In a short reply, Mrs. Mwangi said that the only way of preserving an income generating asset was by directing the application of income and that an income generating asset should be preserved and the income generated should be preserved.
From the submissions of both Counsel and especially that of Mr. Kiptoo, I note that the only issue to be sorted out is whether the proceeds of all income earning assets in the estate of the deceased, BONIFACE WATURU MWAURA, should be deposited in a joint interest earning account held by the parties’ Advocates or as may be directed by the Court. After considering this point, I note that the Respondents have been collecting and using the money from the estate of the deceased. This cannot continue forever because at some point, sooner than later, this estate will have to be distributed so that each beneficiary can get his/her rightful share. Until that distribution is effected, it would obviously dislocate the Respondents’ lifestyles if an order were to issue redirecting that the funds collected from the estate be deposited in an account held by both Advocates for the Applicant and Respondents.
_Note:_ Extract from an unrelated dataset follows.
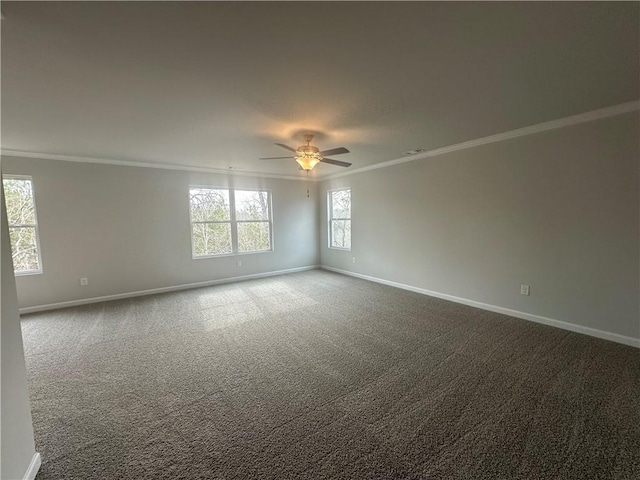 carpeted spare room with crown molding, baseboards, and ceiling fan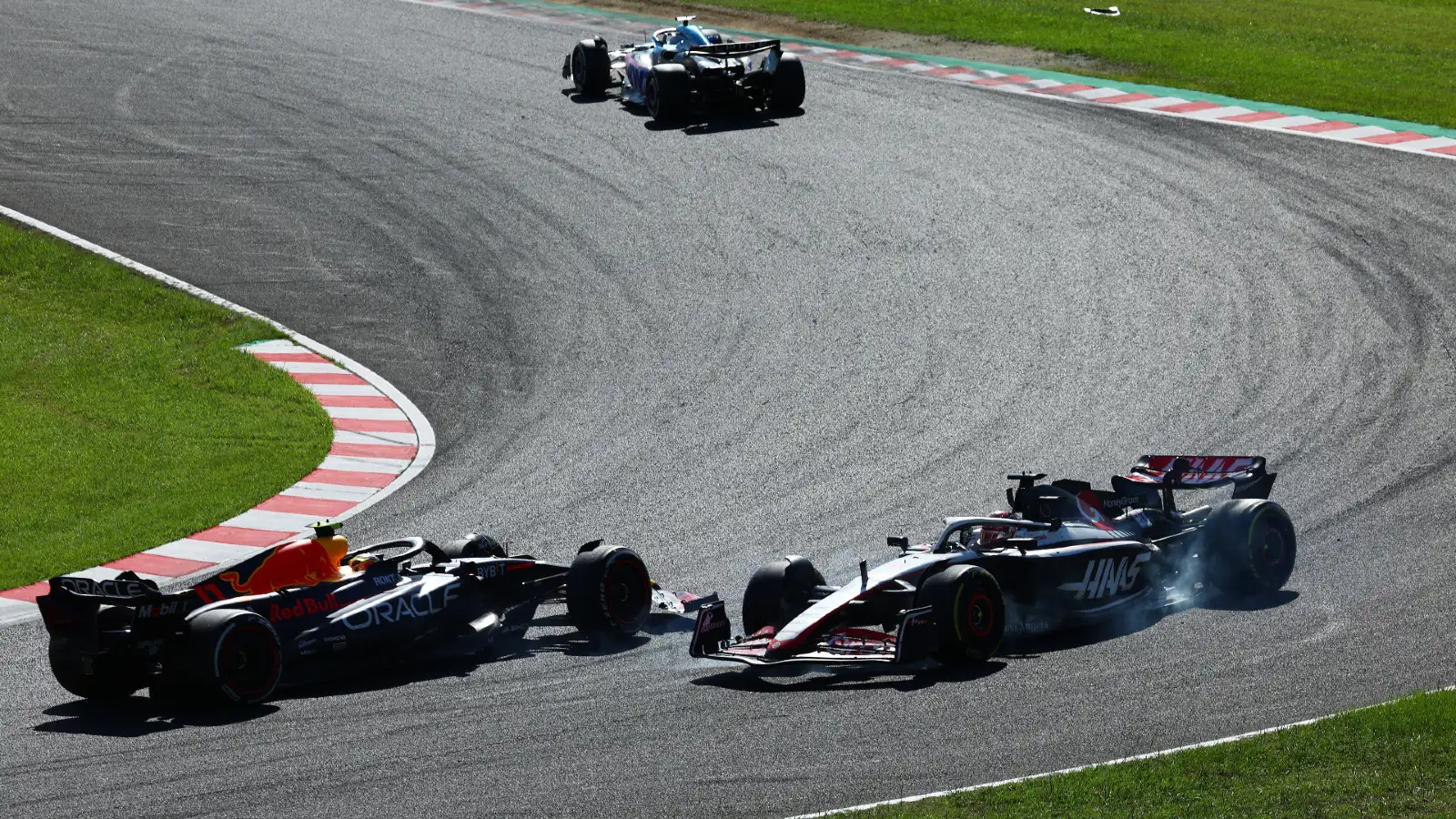 Haas driver Kevin Magnussen gets spun around by Red Bull's Sergio Perez during the Japanese Grand Prix.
If there is goodwill among the parties, and since they concede that they are all children of the deceased, they should be able to get together as brothers and sisters and agree on a percentage which they can all share among themselves pending the distribution of the estate. I would encourage action along that line because to deny the Respondents the use of that money suddenly at this stage could do them a lot of harm. Meanwhile, it will also assist matters if the Succession Cause were to be speeded up and finalized soonest.
In sum, I grant order 2 as prayed but decline to grant order 3 at this stage. Parties to bear their respective costs.
Orders accordingly.
DATED and DELIVERED at NAIROBI this 3rd day of May, 2012.